◆ Brano di testo ◆
★ ★ ★ ★ ★
Nan Goldin e la sua Trixie |
Aveva solo undici
anni quando la sua adorata sorella Barbara si uccise sdraiandosi sui binari di
una ferrovia nei pressi di Washington. Era il 12 aprile 1965, sconvolta scappò
di casa diverse volte, e alla fine i genitori la diedero in affidamento. Fu una
tragedia che la segnò profondamente e che contribuì a fare di Nan Goldin la grande fotografa che tutto il mondo
conosce e apprezza come una delle maggiori esponenti di quell'arte che punta
all'identificazione completa con la propria vita.
«Ho iniziato a scattare
foto per via del suicidio di mia sorella», dice la Goldin. «L'avevo persa. Era
diventata un'ossessione, non volevo perdere mai più il ricordo di qualcuno». E
così fu. Dopo aver studiato fotografia a Boston, si trasferì a New York
documentando le serate, gli abusi, gli amori, le perdite, i dolori di cui i
suoi amici e lei stessa erano protagonisti: un immenso album di famiglia, un
diario visivo popolato da conoscenti e amanti, tossici, drag queen, donne
pestate.
"The ballad of sexual dependency" - il work in progress avviato agli inizi degli
anni Ottanta, riconosciuto tra i capolavori della storia della fotografia che
sarà esposto per la prima volta in Italia alla Triennale di Milano a partire
dal prossimo 19 settembre - nasce così. «È il diario che faccio leggere alle
persone», ha scritto Nan Goldin nella prefazione del progetto spiegando che «il
diario è una forma di controllo sulla mia vita. Mi permette di ricordare
ossessivamente ogni dettaglio». Lo sguardo di Nan Goldin abbraccia ogni momento
della propria quotidianità e del proprio vissuto. Quando sono davanti ai
soggetti non esiste la macchina fotografica, esiste una relazione , accetto le
cose così come sono non proietto niente di me stessa sui soggetti , non ho
pregiudizi , non ho aspettative», spiega in una intervista. «Ciò che mi spinge
a fotografarli sono i sentimenti che nutro nei loro confronti , amore,
rispetto, affetto, non devo farli sembrare qualcosa che loro non sono, ne
imprimere su di loro il mio segno».
★ ★ ★ ★ ★
◆ Cosa serve ◆
Prosegui il brano su Nan Goldin partendo dopo la sua ultima frase. L'elenco ha un'origine diversa da quella del brano.

◆ Dati forniti ◆
★ ★ ★ ★ ★
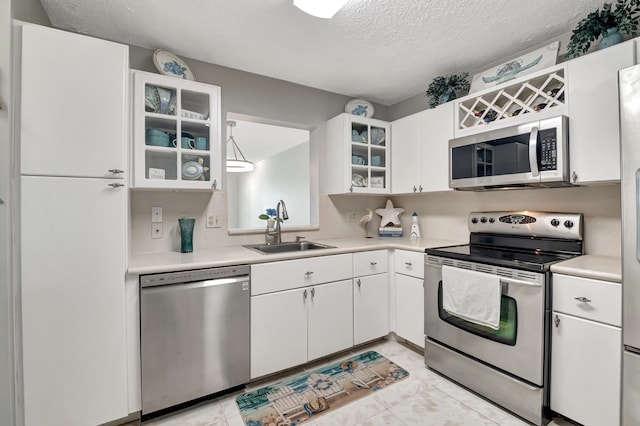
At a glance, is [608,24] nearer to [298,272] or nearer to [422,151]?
★ ★ ★ ★ ★
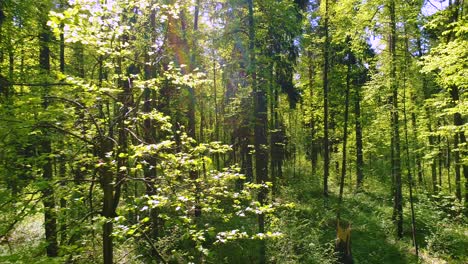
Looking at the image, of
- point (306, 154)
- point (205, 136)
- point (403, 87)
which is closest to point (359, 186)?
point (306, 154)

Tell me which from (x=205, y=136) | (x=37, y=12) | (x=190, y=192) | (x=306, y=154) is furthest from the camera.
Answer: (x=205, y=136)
★ ★ ★ ★ ★
◆ Risposta ◆
La sua è una infatti fotografia istintiva,
incurante della bella forma, che va oltre l’apparenza, verso la profonda
intensità delle situazioni, senza mediazione alcuna: persone che sperimentano
l’ecstasy, il dolore provato attraverso il sesso e l’uso di droghe, la violenza
domestica, i segni dell’AIDS. Molte fotografie sono apparentemente rozze,
sfuocate, altre sono dotate di un equilibrio classico nei colori e nella
composizione, tutte sono misteriosamente potenti. Sono un pugno nello stomaco.
Colpiscono e non te le togli più dalla testa. Ed è proprio questo il suo
obiettivo: si aggrappano alla mente, come in cerca di salvezza, rifugio
dall’oblio.
L’installazione a Palazzo
dell’Arte, curata da François Hébel, è costituita da una scenografia ad
anfiteatro e che consente ai visitatori la visione dell’opera: circa 700
immagini a colori montate in sequenza filmica, per una durata di 45 minuti, e
accompagnate da una colonna sonora che spazia dal punk all’opera. Completano
l’esposizione materiali grafici e alcuni manifesti originali, utilizzati per le
prime performance di Nan Goldin nei pub newyorkesi.
La “ballata” della
Goldin non è infatti una semplice serie di immagini. La sua forma originaria è
ai limiti della performance. Su Vogue l’artista racconta che agli inizi degli
anni Ottanta iniziò a proiettare le foto sul muro per una questione pratica
e che nei primi slide show il pubblico
era praticamente costituito dai soggetti delle fotografie. Lei teneva il proiettore
nelle mani e se la lampadina si bruciava correva a casa a prenderne un’altra:
il pubblico aspettava. Dopo gli amici commentavano lo show e proponevano
modifiche e soundtrack. Fu a quel punto che il suo progetto cominciò a
delinearsi come una ballata: non solo perché si ispirava in parte a una canzone
dell’Opera da tre soldi di Bertolt Brecht, ma perché conteneva un ritmo,
un’andatura che veniva sperimentata a ogni proiezione con una colonna sonora
diversa che variava dai brani di Maria Callas ai Velvet Underground fino The
Tiger Lillies. Le parole e le emozioni trasmesse dalla musica si mescolavano,
e si mescolano tutt’ora, con quelle attivate dalle fotografie: il risultato è
film con sottotitoli che suggeriscono
storie, raccontano vite.
Nella totale
coincidenza del percorso artistico con le vicende di una biografia sofferta e
affascinante, Nan Goldin ha indubbiamente creato un genere: studiate,
utilizzate e imitate in tutto il mondo, le sue immagini sono un modello rimasto
intatto fino a oggi.
In Triennale fino al
26 novembre.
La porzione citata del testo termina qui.